寺本先生:「私も10年ほど前から弁護士の方をお招きして刑事模擬裁判を実施しています。事前の打ち合わせの段階では、生徒の意見は一方に偏るのではないかと思っていましたが、結果はいろいろな意見が出ました。中学生は教員が思う以上に多角的・多面的に考える力があると、初めて実践した時感じたのを覚えています。

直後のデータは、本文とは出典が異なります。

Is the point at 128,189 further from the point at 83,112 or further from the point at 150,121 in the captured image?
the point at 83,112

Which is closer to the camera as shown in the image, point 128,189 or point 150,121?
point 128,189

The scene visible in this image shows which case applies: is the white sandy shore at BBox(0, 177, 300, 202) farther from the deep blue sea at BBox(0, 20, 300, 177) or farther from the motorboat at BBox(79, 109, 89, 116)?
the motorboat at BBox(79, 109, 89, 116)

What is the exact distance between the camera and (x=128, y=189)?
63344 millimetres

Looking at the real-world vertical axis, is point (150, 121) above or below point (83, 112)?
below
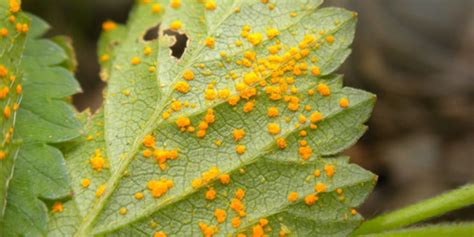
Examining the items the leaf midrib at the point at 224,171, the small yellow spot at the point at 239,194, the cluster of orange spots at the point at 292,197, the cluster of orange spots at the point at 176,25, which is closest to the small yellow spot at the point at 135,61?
the cluster of orange spots at the point at 176,25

 社会科では根拠に基づいて議論をすることが求められますが、すべての場面で実践するのはなかなか難しいところもあります。刑事模擬裁判なら手続が決まっているので見通しを持って実践しやすく、また、他人の人生を感情的に決めてはいけないことも理解させやすいので、自然と子どもたちは根拠をもとにして議論することができます。たとえ複雑な題材でも教員の期待以上に面白い議論ができると思います。ただ、子どもだけの議論では着眼点がずれる危険がありますので、教員や法律専門家のサポートが欠かせないと思います。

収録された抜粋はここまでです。